LDOPs recovery liver morphology and regulated hepatic glucose metabolism in T2D mice
Next, the effects of LDOPs on the morphology of hepatocytes, glycogen and fat in liver and inflammatory cytokines levels were analyzed to assess its impact on metabolic function of liver (Song et al., 2017). H&E staining showed the liver cells arranged irregularly, round in cell morphology, and extensive vacuolization appeared in the cytoplasm, suggesting that T2D mice induced serious liver injury (Fig. 4A). Staining of the livers with PAS and oil red O (Fig. 4A) revealed a decrease of liver glycogen in hepatocytes of T2D mice and an accumulation of microvesicular fat.
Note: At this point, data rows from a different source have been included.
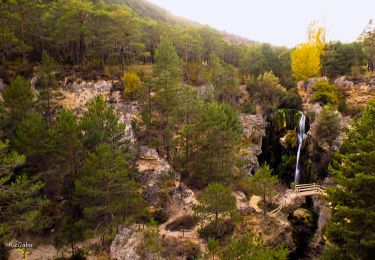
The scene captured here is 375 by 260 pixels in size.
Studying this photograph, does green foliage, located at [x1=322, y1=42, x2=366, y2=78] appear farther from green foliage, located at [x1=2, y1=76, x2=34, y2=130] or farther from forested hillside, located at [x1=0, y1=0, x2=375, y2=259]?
green foliage, located at [x1=2, y1=76, x2=34, y2=130]

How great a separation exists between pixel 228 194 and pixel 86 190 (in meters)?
11.0

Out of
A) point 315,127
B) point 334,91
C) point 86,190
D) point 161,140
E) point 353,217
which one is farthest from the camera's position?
point 334,91

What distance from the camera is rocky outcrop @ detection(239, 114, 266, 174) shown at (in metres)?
43.5

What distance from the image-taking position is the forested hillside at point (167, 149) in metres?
21.2

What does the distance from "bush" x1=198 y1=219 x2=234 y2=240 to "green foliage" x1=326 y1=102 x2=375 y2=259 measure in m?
8.83

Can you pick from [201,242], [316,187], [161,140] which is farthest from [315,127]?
[201,242]

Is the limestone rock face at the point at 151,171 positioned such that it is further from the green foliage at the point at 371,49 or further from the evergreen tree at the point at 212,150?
the green foliage at the point at 371,49

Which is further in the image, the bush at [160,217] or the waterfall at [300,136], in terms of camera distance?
the waterfall at [300,136]

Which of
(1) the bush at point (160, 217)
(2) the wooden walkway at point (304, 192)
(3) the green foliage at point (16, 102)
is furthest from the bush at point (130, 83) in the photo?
(2) the wooden walkway at point (304, 192)

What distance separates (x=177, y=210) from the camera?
3052 cm

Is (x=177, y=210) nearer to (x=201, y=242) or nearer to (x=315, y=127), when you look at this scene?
(x=201, y=242)

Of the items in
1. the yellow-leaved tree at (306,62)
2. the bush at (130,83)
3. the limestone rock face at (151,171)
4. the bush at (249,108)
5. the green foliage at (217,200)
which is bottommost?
the limestone rock face at (151,171)

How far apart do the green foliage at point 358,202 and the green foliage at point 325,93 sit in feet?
88.8

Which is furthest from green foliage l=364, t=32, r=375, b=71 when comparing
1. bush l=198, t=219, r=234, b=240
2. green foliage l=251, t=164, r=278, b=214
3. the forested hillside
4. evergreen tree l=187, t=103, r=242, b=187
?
Result: bush l=198, t=219, r=234, b=240
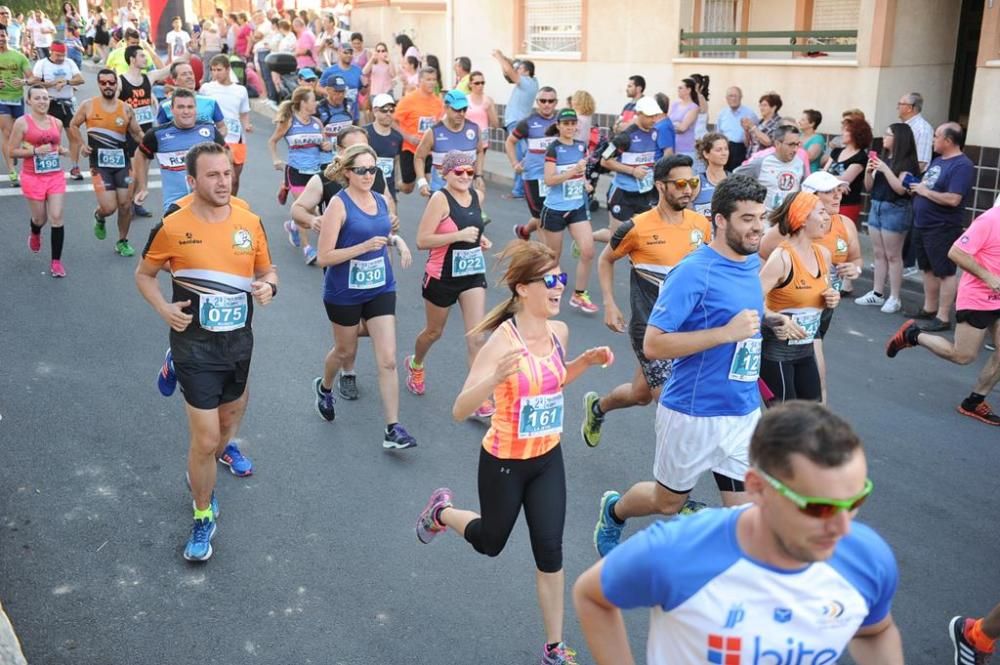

These abnormalities mentioned all markedly improved in LDOP-A treated mice and slightly improved in LDOP-B treated mice. Hepatic glycogen content of liver showed a 1.81-, 1.8-, and 1.3-fold rise in Met, LDOP-A, and LDOP-B group mice compared with model group mice, respectively (Fig. 5B). Meanwhile, the expression levels of pro-inflammatory cytokines, such as interleukin-6 (IL-6) and tumor necrosis factor-alpha (TNF-α) were increased in model mice. Both IL-6 and TNF-α in LDOP-A group were significantly lowered (p < 0.05 and p < 0.01), and only TNF-α were lowered in LDOP-B group (p < 0.05).
LDOPs upregulates butyrate production accompanied by an increase in the SCFA receptor and enhance intestinal physical barrier in T2D mice
As we know, SCFAs can reduce the pH of the colon, inhibit pathogens, and regulates intestinal mucosal barrier function (Xie et al., 2019). Concentrations of SCFAs in faeces (formic acid, acetic acid, propionic acid, butyric acid, isobutyric acid, valeric acid, and isovaleric acid), as major microbial fermentation products of diets, were measured to display the possible regulation effects of LDOP-A and LDOP-B (Liang et al., 2020). GC analyses revealed that 4 weeks of metformin or LDOP-A treatment restored SCFAs production (by 50.2% and by 48.6%, both p < 0.05), which had been reduced in response to diabetes. LDOP-A-treated diabetic mice exhibited more colonic SCFAs content than that in LDOP-B-treated mice (24.03 and 18.11 mmol/mg, respectively) (Fig. 5 A). At the same time, compared with the diabetic group, the fecal butyric acid content of LDOP-A group was significantly increased by 24.5% (p < 0.05) (Fig. 5 A). However, there was no significant difference in the amount of total SCFAs and butyric acid content between LDOP-B-treated group and the T2D model group (Fig. 5 A). Receptors for SCFAs, GPR41 and GPR43, were both expressed in L cells in colon and anti-inflammatory effects can be exerted by binding and activating GPR41 and GPR43 (J. Liu et al., 2020). Compared with T2D group, the expression of GPR41 and GPR43 were significantly upregulated in LDOP-A group, while the increase was less evident in case of LDOP-B-treated group (Fig. 5 D, E).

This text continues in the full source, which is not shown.